Bugzilla – Bug 1177595
many device resets and I/O errors during mdadm scrub
Last modified: 2021-01-03 23:09:54 UTC
We have a disk server with a Supermicro S3008 L8e SAS controller and 6 SAS drives of 12 TB each in an mdadm RAID5 software raid configuration. When starting a scrub of the RAID array with echo check > /sys/block/md0/md/sync_action after about 0.5 - 1.5 hours of running the scrub, a lot of error messages start appearing in the syslog. Mostly there are lots of cryptic messages like this: kernel: mpt3sas_cm0: log_info(0x3112011a): originator(PL), code(0x12), sub_code(0x011a) these are interspersed with other error messages about device resets and I/O errors: kernel: sd 6:0:2:0: Power-on or device reset occurred kernel: blk_update_request: I/O error, dev sdc, sector 5160938280 op 0x0:(READ) flags 0x80700 phys_seg 1 prio class 0 kernel: sd 6:0:2:0: [sdc] tag#1073 CDB: Read(10) 28 00 26 73 b5 65 00 00 01 00 kernel: sd 6:0:2:0: [sdc] tag#1073 FAILED Result: hostbyte=DID_SOFT_ERROR driverbyte=DRIVER_OK These errors happen on all 6 disks in the RAID array (only sdc is shown here, but the problems on the other disks are essentially identical). I have also seen I/O errors in the output of smartctl -a (while the scrub was ongoing), but that may simply be due to the device being reset during the call... Initially we thought these were hardware problems and we had the server thoroughly checked by the manufacturer. They swapped out all the hardware, but the problems would not go away. They concluded that it must be a software (i.e., driver) issue. I cannot be completely certain, but it looks like the problems started after upgrading openSUSE 15.1 -> 15.2. The kernel was fully patched at the time we detected the problems on 29 September. Test showed that the previous installed kernel version also showed the same problem. It is likely that all kernel versions shipped with openSUSE 15.2 show this problem. We currently mount the RAID5 array in read-only mode to prevent the I/O errors from corrupting the file system. This severely limits the functionality of the server.

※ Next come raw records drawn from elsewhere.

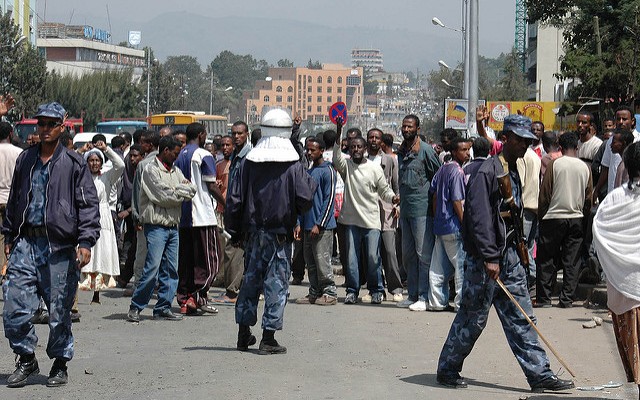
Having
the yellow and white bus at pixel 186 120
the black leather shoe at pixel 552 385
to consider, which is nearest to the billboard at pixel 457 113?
the yellow and white bus at pixel 186 120

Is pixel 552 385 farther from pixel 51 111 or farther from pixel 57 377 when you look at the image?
pixel 51 111

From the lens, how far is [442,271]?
1276 centimetres

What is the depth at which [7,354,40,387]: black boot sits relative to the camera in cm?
809

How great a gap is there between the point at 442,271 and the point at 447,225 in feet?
1.85

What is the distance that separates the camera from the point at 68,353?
26.7 ft

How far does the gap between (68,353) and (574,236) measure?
6934mm

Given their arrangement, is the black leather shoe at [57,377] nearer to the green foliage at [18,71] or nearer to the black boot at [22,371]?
the black boot at [22,371]

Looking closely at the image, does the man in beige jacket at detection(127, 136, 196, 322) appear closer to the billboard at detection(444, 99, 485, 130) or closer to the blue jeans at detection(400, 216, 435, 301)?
the blue jeans at detection(400, 216, 435, 301)

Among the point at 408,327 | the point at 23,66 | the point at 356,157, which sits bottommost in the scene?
the point at 408,327

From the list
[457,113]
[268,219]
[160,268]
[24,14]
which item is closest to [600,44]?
[457,113]

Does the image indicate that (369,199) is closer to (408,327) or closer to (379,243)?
(379,243)

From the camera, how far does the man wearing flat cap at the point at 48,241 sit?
807cm

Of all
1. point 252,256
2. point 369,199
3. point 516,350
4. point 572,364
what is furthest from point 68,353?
point 369,199

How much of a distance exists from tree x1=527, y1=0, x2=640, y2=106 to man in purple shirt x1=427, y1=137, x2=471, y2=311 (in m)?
12.1
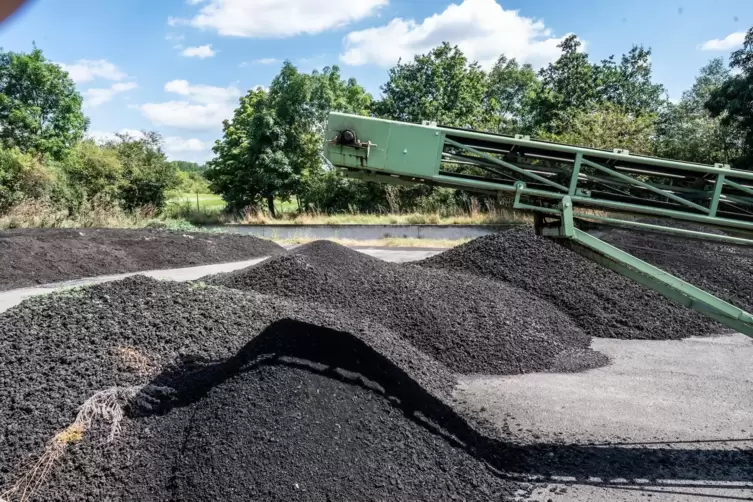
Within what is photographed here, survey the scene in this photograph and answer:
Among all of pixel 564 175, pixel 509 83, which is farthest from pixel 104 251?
pixel 509 83

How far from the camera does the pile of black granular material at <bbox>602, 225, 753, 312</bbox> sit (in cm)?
915

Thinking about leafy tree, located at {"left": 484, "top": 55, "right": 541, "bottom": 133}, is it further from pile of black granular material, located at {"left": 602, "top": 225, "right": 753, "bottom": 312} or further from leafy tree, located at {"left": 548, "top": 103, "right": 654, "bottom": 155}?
pile of black granular material, located at {"left": 602, "top": 225, "right": 753, "bottom": 312}

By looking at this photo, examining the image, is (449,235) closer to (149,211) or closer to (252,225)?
(252,225)

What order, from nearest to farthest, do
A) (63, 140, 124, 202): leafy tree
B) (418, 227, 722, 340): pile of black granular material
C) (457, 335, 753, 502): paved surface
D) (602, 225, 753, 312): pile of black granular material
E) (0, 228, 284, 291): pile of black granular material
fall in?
(457, 335, 753, 502): paved surface → (418, 227, 722, 340): pile of black granular material → (602, 225, 753, 312): pile of black granular material → (0, 228, 284, 291): pile of black granular material → (63, 140, 124, 202): leafy tree

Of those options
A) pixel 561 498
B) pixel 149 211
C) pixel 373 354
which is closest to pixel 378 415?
pixel 373 354

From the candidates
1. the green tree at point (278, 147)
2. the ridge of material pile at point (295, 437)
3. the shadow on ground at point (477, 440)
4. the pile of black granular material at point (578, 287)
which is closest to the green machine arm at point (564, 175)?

(In reply to Peter van Hoof from comment #0) > We have a disk server with a Supermicro S3008 L8e SAS controller and 6 SAS > drives of 12 TB each in an mdadm RAID5 software raid configuration. When > starting a scrub of the RAID array with > > echo check > /sys/block/md0/md/sync_action > > after about 0.5 - 1.5 hours of running the scrub, a lot of error messages > start appearing in the syslog. Mostly there are lots of cryptic messages > like this: > > kernel: mpt3sas_cm0: log_info(0x3112011a): originator(PL), code(0x12), > sub_code(0x011a) > > these are interspersed with other error messages about device resets and I/O > errors: > > kernel: sd 6:0:2:0: Power-on or device reset occurred > > kernel: blk_update_request: I/O error, dev sdc, sector 5160938280 op > 0x0:(READ) flags 0x80700 phys_seg 1 prio class 0 > kernel: sd 6:0:2:0: [sdc] tag#1073 CDB: Read(10) 28 00 26 73 b5 65 00 00 01 > 00 > kernel: sd 6:0:2:0: [sdc] tag#1073 FAILED Result: hostbyte=DID_SOFT_ERROR > driverbyte=DRIVER_OK > > These errors happen on all 6 disks in the RAID array (only sdc is shown > here, but the problems on the other disks are essentially identical). > > I have also seen I/O errors in the output of smartctl -a (while the scrub > was ongoing), but that may simply be due to the device being reset during > the call... > > Initially we thought these were hardware problems and we had the server > thoroughly checked by the manufacturer. They swapped out all the hardware, > but the problems would not go away. They concluded that it must be a > software (i.e., driver) issue. I cannot be completely certain, but it looks > like the problems started after upgrading openSUSE 15.1 -> 15.2. The kernel > was fully patched at the time we detected the problems on 29 September. Test > showed that the previous installed kernel version also showed the same > problem. It is likely that all kernel versions shipped with openSUSE 15.2 > show this problem. > > We currently mount the RAID5 array in read-only mode to prevent the I/O > errors from corrupting the file system. This severely limits the > functionality of the server. I used to hear of similar issue situation when the hard drive was device-managed SMR. What are the exact models of these hard drives ? Thanks. Coly Li
The drives are HGST HUH721212AL4200 12 TB SAS drives with firmware revision A3D0.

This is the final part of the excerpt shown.